A Facebook video reviewed by ABC News shows Rep. Park Cannon knocking on the door where Kemp was signing the bill. After continuing to knock, she is eventually handcuffed by state troopers who tell her she's under arrest. Protesters who had joined her at the door erupted in anger and disbelief as she was practically dragged out of the State Capitol by the officers.
She faces two charges, obstruction of law enforcement and preventing or disrupting General Assembly sessions or other meetings of members, according to a statement from Georgia State Patrol obtained by ABC's Atlanta affiliate WSB.
"I’ve been released from jail. I am not the first Georgian to be arrested for fighting voter suppression. I’d love to say I’m the last, but we know that isn’t true," Cannon tweeted. She said the "closed-door signing" of the bill was a "product of a white supremacist system."
Nse Ufot, the CEO of the New Georgia Project accused Kemp of cowardice for signing the bill not just behind closed doors but just an hour after it was passed.
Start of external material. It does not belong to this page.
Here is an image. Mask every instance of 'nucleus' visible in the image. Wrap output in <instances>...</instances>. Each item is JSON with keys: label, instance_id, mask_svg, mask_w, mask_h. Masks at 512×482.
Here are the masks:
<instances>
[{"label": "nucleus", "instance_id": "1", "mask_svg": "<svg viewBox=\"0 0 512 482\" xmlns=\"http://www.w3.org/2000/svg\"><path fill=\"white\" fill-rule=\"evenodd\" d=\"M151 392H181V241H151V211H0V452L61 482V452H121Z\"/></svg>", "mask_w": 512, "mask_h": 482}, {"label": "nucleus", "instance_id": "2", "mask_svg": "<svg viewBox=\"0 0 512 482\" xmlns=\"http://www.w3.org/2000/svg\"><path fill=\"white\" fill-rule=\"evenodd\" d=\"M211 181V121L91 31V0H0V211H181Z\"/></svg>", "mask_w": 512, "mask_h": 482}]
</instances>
Bills often go unsigned until the legislative sessions ends, which isn't until March 31.
Asked what she made of the photo of Kemp signing the bill told her, Ufot said, "Georgia's pale, stale, male minority has an outsized influence on our politics and they feel their grip slipping."
Rev. Raphael Warnock, Georgia's first Black senator who faces reelection in 2022, was with Cannon, one of his parishioners, after she was released from jail.
"I got news for the state of Georgia for those who are trying to take the people's voices. We're going to keep on -- in various ways, we're going to keep on knocking on that door. Because that wasn't just Representative Cannon knocking on the door," Warnock told reporters Friday.
In his bill signing remarks, Kemp said the bill will make it "easy to vote and hard to cheat," echoing Republicans in the state legislature. He also took a shot at its critics.
"Georgians will no doubt be soon overwhelmed with fancy TV ads, mailers and radio spots attacking this common-sense election reform measure. In fact, left-wing groups funded by out-of-state billionaires are already doing that now. They're using outrageous, false rhetoric to scare you and put millions of dollars in their own pocket," Kemp said. "According to them, if you support voter ID for absentee ballots, you're a racist. According to them, if you believe in protecting the security and sanctity of the ballot box, you're a 'Jim Crow in a suit and tie.'"
In Georgia, there "is a long history of aggressively and intentionally suppressing Black votes that needs to be addressed," said Ufot, but she added that, "an attack on our democracy and an attack on the right to vote is an attack on us all."
She told ABC News that the GOP is threatened by the changing demographics and electorate, in Georgia and across the country.
"The current version of the Republican Party and people who champion their policies see this rise in a multiracial, multiethnic progressive majority as a threat to their future prospects ... America's Browning. We're moving towards a multiracial, multiethnic majority, and Georgia is just the tip of the spear," she said. "They think that they can no longer win on their ideas."
ABC News' Lauren Lantry, Ben Siu and Chad Murray contributed to this report.